Anyway, I suppose I'll go off about how I got into mantis... well, fairly simple; I've aways been fascinated with them. They're one of the most interesting insects I've come across to date, and it's mainly because of their personalities. They can be quirky and awkward, but sinister, cautious, precise hunters. In one word: AWESOME.

So a few weeks ago I bought myself a Ghost mantis, but ended up getting TWO ghosts and two egyptian mantis on account of delayed shipping due to weather. One of the Egyptians didn't survive the trip, though, so now I have three mantis.

It's like having to deal with a pair of human twins when you just wanted a dog.

Not to say they're not kickass (which they most definately are), it's just a little hectic being a newbie and having to take care of three mantis.

I'm trying, though.

OTHER THAN THAT... I'm really into drawing and art (SHAMELESS PLUG: www.caseykinney.deviantart.com), as well as motorcycles, cars, and music.
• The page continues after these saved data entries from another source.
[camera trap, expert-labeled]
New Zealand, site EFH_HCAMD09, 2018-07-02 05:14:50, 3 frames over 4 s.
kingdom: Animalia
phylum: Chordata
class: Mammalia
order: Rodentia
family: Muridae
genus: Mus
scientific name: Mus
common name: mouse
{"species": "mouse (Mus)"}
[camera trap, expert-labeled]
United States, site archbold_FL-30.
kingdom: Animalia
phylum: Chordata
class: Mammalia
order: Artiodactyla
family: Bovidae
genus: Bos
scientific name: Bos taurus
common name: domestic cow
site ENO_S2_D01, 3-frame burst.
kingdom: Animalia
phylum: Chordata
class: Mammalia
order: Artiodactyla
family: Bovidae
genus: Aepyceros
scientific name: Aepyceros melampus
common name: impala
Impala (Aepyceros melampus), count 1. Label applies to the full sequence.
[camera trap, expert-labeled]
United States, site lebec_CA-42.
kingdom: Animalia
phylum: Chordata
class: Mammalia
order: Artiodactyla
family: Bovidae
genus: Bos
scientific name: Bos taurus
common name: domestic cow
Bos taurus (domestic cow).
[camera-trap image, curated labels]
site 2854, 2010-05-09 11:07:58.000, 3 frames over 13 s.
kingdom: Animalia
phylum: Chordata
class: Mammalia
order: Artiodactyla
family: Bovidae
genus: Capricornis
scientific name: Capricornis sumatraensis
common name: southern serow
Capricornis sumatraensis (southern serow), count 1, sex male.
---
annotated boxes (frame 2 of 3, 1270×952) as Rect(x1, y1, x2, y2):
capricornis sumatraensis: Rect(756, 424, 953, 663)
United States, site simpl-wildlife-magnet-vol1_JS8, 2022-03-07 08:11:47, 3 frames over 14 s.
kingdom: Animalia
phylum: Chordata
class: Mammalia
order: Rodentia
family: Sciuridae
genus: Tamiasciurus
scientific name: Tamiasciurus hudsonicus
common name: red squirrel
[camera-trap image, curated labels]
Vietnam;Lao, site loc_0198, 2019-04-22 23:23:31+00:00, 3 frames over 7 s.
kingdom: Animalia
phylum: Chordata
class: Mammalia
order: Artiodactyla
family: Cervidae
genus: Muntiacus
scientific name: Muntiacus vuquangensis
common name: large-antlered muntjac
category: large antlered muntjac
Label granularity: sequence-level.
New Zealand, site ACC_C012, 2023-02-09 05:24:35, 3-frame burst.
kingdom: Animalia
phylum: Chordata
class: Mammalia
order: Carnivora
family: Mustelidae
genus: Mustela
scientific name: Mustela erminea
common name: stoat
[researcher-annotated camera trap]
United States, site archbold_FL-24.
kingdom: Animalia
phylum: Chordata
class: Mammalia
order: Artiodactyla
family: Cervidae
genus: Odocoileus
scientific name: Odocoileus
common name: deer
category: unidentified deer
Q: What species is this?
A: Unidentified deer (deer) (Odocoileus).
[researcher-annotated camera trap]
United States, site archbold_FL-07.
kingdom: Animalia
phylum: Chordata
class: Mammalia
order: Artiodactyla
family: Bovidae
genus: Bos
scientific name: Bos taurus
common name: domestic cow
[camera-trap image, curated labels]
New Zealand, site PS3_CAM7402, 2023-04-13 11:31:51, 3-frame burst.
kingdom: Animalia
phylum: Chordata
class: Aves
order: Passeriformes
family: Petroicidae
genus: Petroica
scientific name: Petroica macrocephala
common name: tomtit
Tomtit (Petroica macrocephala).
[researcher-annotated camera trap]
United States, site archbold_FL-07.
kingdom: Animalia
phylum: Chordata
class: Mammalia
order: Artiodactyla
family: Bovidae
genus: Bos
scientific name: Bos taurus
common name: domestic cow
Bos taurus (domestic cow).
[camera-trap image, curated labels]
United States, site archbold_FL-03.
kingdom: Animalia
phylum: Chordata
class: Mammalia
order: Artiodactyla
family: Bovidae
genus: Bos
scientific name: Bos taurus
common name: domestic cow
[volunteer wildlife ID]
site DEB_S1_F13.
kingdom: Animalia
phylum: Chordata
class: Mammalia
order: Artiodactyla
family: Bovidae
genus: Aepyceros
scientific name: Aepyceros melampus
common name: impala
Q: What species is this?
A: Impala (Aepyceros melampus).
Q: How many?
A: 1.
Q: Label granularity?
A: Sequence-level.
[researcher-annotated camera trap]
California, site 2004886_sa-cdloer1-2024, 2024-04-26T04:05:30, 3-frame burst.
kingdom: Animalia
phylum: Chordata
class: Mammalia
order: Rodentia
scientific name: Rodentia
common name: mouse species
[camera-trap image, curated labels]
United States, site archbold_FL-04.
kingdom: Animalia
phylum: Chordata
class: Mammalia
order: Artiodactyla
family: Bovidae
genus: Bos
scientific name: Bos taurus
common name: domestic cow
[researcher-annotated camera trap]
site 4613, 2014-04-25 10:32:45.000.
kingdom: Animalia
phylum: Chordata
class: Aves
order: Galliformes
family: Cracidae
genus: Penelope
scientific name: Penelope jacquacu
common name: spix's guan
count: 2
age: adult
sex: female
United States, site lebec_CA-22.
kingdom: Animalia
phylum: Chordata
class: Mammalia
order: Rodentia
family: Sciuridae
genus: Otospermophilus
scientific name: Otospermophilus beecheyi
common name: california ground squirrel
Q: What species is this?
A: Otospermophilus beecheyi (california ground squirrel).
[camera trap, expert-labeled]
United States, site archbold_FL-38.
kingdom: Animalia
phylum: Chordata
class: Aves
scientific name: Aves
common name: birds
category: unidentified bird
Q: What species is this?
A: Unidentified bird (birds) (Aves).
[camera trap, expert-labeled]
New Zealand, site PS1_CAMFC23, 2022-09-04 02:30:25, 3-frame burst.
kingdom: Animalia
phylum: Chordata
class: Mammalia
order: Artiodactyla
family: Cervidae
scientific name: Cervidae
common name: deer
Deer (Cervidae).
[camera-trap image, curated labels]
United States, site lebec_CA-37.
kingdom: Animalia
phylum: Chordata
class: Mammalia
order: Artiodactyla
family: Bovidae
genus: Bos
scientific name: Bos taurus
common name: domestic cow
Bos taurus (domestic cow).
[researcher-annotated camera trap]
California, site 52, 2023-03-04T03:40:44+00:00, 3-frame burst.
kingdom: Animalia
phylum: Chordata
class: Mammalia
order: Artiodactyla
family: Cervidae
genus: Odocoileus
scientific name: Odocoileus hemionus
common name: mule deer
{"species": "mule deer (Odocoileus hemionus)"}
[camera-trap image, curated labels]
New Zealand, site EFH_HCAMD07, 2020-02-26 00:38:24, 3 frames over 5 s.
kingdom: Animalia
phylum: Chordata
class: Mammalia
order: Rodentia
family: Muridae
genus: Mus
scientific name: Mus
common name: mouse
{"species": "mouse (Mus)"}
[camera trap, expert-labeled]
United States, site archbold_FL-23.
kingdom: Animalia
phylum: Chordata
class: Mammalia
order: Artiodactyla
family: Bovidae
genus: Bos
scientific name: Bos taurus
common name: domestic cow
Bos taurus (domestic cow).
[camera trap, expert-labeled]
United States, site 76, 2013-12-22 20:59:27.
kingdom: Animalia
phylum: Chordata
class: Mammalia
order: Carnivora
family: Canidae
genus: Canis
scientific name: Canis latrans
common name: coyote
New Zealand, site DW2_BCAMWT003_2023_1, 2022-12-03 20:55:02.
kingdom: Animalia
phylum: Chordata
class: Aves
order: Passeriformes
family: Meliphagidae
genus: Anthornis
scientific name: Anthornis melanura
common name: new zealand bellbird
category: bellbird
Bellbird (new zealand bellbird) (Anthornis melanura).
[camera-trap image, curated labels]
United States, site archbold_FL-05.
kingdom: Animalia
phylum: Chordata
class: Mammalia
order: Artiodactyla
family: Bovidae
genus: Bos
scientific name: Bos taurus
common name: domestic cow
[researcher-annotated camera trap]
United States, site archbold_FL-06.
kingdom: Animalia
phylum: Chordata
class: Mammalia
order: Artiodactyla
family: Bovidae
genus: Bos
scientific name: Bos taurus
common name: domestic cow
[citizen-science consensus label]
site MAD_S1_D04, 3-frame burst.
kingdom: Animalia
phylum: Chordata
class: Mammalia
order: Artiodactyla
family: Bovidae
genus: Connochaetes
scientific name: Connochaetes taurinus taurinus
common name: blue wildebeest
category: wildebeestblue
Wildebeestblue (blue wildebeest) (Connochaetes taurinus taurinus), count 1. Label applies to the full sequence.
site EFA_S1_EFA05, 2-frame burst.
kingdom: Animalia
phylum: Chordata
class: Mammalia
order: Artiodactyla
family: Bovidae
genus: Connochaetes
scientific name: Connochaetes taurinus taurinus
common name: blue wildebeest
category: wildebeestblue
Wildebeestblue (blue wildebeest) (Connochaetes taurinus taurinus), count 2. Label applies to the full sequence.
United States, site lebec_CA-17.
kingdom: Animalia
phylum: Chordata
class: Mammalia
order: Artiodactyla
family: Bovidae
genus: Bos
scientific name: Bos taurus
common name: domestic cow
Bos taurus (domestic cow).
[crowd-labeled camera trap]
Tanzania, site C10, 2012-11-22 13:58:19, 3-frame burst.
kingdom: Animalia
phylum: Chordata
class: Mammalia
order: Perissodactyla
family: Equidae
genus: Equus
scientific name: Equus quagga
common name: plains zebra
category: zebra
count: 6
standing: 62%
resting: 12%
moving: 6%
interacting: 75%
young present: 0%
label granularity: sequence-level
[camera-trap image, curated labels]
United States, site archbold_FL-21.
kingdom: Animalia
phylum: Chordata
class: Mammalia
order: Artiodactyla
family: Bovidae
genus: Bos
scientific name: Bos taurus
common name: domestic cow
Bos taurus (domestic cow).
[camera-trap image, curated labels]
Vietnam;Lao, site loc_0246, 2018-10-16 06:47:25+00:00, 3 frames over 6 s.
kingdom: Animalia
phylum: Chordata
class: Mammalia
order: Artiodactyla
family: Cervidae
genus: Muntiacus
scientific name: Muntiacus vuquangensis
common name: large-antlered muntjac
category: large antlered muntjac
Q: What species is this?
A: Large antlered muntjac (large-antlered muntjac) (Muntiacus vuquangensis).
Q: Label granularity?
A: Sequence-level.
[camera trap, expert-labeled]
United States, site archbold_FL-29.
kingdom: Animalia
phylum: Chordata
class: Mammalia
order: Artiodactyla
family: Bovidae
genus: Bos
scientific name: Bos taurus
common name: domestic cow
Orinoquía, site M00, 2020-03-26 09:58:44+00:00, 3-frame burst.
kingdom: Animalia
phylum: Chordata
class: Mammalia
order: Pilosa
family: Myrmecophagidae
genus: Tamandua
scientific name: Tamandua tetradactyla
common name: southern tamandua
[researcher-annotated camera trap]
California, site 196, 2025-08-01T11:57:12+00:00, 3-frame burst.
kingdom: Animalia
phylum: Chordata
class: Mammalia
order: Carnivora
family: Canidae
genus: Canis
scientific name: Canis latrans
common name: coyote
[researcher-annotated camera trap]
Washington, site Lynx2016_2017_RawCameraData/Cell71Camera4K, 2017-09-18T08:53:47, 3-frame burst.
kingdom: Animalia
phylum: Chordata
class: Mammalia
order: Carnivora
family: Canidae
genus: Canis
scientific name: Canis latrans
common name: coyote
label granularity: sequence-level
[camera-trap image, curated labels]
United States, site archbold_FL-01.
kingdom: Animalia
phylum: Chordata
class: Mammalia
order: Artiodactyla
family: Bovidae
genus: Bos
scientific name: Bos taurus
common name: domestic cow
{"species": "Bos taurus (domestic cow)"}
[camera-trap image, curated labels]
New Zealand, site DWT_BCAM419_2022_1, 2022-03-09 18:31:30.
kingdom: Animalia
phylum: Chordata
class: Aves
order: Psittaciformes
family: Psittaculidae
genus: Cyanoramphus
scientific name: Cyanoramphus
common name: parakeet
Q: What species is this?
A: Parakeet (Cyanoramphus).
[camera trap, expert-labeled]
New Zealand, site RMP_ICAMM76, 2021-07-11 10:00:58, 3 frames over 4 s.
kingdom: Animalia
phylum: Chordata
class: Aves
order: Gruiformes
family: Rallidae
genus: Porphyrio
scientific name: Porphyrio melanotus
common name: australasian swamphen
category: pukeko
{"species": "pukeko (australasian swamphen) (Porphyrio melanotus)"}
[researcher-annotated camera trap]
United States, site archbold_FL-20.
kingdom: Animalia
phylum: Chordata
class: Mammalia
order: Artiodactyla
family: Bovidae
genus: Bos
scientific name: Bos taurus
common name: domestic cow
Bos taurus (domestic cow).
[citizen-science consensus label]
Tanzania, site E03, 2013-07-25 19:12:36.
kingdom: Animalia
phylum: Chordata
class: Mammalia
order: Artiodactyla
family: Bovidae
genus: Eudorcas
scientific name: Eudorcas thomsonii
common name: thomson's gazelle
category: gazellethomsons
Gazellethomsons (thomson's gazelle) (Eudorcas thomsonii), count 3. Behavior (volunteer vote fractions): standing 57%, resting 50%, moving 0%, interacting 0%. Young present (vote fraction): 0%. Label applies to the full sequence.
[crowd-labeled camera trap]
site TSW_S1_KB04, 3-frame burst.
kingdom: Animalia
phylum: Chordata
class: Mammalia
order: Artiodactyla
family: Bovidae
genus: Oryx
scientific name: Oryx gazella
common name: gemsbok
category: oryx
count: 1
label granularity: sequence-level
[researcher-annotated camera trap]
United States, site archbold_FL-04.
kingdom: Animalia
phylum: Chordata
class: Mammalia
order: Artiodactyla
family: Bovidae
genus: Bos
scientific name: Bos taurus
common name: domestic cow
But I've rambled enough, I think, so I'll save you guys and just stop now  

-CaseyK


----------



## OGIGA (Feb 24, 2008)

Welcome, Casey! I think many of us can relate to the cheapness you mentioned.


----------



## blitzmantis (Feb 24, 2008)

Hallo Casey and welcome to the forum (Netto Isle cruisers FTW)


----------



## macro junkie (Feb 24, 2008)

welcome


----------



## Rick (Feb 24, 2008)

Welcome. SC has a very nice climate you will probably enjoy.


----------



## Mantida (Feb 24, 2008)

Welcome!

I saw your DA account, lovely lovely art renderings and drawings. I'm a DA myself too, but not as good as you are.


----------



## andy hood (Mar 10, 2008)

hi there casey and welcome to mantidforum


----------



## hibiscusmile (Mar 10, 2008)

Howdy Casey K, welcome from Snowy OHIO!


----------



## Orin (Mar 11, 2008)

Welcome! There's a lot of neat bugs in SC.


----------